First, a Cliff's Notes explanation of what I'm trying to do. I have an input file that can be up to 5 million lines long, with each line I am interested in (and the bulk of the file) formatted thusly:
{9999991234ff00aa},9999991234,1,"Y",0,0,{55760FFC56837F3E}
I need to grab field 2 (min), substring it to first 6 characters (NPANXX), and count the MINs that start with the NPANXX and output to 2 files that are both patterned as "NPANXX<space>MIN count" - one line per NPANXX record. File 1 is sorted by MIN, file 2 is sorted by count. Here's my code thus far:

#!/usr/bin/perl my %counts = (); my %list = (); my $keys; my $total; my $in = "BIGFILE.out.gz"; my $out_min = "npanxx_minsort.out"; my $out_cnt = "npanxx_cntsort.out"; my $debug_out = "Test.debug"; open IN, "/bin/gunzip -c $in |" or die "IN: $!\n"; open OUT_MIN, ">", "$out_min" or die "OUT_MIN: $!\n"; open OUT_CNT, ">", "$out_cnt" or die "OUT_CNT: $!\n"; open DEBUG, ">", "$debug_out" or die "DEBUG: $!\n"; print "Processing $in...\n"; $total = 0; while (<IN>) { chomp($_); next unless m/^{.*$/; my $min = (split ',')[1]; my $npanxx = substr($min, 0, 6); push (@{$list{$npanxx}}, $min); #LogToFile("Test.out", "$_ -> $min & $npanxx\n"); $counts{$npanxx} += 1; $total++; } print "$_ $counts{$_}\n" for (sort keys %counts); print "Total: $total\n"; print "Generating Flat Files...\n"; foreach $key (sort keys %counts) { print OUT_MIN "$key $counts{$key}\n"; } `echo "Total: $total" >> npanxx_minsort.out`; foreach $key (sort { $counts{$a} <=> $counts{$b} } keys %counts) { printf OUT_CNT "%-7s %s\n", $key, $counts{$key}; } `echo "Total: $total" >> npanxx_cntsort.out`; sub LogToFile { my ($file, $msg) = @_; my ($sec,$min,$hour,$mday,$mon,$year,$wday,$yday,$isdst) = loc +altime(time); $year += 1900; $mon += 1; if ($sec <= 9) { $sec = "0" . $sec; } if ($min <= 9) { $min = "0" . $min; } if ($hour <= 9) { $hour = "0" . $hour; } if ($mon <= 9) { $mon = "0" . $mon; } if ($mday <= 9) { $mday = "0" . $mday; } my $stamp = $year . "/" . $mon . "/" . $mday . " " . $hour . " +:" . $min . ":" . $sec; my $str = "[" . $stamp . "] " . $msg; open FILE, ">>", $file; print FILE $str; close FILE; }

Everything works awesome - it does EXACTLY what it's supposed to do... with one minor flaw. Turns out the KSH script this will replace is de-duping the MIN that's being captured prior to counting it. I have struggled with implementing something to perform the de-duping to solve this issue since yesterday and can't see the answer in my head to fix this. I think it's going to probably go as an "unless" next to "$counts{$npanxx} += 1" but I have tried about every permutation of code I can think of there and nothing works. I think it is my lack of understanding on that AoH situation.

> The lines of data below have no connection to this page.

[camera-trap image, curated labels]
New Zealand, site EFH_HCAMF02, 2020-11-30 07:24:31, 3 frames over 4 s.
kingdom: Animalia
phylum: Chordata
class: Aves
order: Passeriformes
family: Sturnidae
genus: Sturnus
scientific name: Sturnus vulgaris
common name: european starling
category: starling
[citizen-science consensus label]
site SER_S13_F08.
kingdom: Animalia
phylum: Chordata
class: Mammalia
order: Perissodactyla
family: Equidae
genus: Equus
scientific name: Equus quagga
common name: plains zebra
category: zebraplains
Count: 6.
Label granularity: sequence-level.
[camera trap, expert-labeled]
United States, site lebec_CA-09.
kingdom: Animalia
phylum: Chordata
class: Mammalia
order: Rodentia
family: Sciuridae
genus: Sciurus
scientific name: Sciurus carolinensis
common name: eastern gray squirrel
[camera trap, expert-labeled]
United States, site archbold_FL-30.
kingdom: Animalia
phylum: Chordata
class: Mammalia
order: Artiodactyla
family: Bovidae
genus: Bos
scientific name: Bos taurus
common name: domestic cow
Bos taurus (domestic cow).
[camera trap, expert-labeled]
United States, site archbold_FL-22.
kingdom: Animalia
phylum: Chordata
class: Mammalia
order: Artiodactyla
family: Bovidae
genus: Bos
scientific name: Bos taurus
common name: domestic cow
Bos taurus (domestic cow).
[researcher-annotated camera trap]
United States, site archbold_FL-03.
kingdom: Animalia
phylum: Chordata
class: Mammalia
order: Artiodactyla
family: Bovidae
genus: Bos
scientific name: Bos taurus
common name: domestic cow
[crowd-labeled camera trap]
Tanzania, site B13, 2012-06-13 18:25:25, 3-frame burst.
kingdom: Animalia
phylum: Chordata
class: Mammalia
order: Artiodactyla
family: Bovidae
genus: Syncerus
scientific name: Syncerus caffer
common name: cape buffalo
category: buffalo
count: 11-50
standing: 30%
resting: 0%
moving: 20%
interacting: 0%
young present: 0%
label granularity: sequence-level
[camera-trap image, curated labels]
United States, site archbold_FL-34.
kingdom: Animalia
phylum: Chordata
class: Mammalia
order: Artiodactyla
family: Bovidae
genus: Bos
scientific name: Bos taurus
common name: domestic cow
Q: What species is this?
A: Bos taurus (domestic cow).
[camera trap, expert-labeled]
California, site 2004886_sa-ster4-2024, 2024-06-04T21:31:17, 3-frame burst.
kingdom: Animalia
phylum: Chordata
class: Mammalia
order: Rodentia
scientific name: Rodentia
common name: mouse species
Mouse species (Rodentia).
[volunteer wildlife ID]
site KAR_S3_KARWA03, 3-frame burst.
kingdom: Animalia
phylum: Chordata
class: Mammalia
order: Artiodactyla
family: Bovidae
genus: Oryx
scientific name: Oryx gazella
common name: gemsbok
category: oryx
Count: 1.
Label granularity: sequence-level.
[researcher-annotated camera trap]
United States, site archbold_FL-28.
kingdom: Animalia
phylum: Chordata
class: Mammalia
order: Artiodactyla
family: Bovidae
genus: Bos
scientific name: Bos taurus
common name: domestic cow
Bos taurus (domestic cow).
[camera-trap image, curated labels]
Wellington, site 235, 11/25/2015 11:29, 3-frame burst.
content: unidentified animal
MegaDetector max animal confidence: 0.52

I would be very grateful to anyone who can get me to the right place on this one. Once this issue is resolved, I can move onto something else... LOL!!!!

Thanks all, as always!!

Replies are listed 'Best First'.
Re: Find If Value Exists In Array Of Hashes
by NetWallah (Canon) on Aug 10, 2014 at 05:58 UTC
    • You seem to be collecting info in %list, but never use it. Why bother ?
    • You will need to explain what you mean by "de-duping the MIN that's being captured prior to counting it". The hash %count, by it's very nature, de-dupes the key. Perhaps an example of what the ksh does that your code does not, would help.

            Profanity is the one language all programmers know best.

      Thanks NetWallah for the questions. While getting sample data to answer them, I noticed there is a way to de-dup built right into the data stream lines (field 4, the "Y" in my sample, has to be "Y" -> if it's "N", it's a duplicate). If you wouldn't have asked for clarification, I never would have seen that!!

      Thank you so much for leading me to a FAR simpler solution than I imagined!!!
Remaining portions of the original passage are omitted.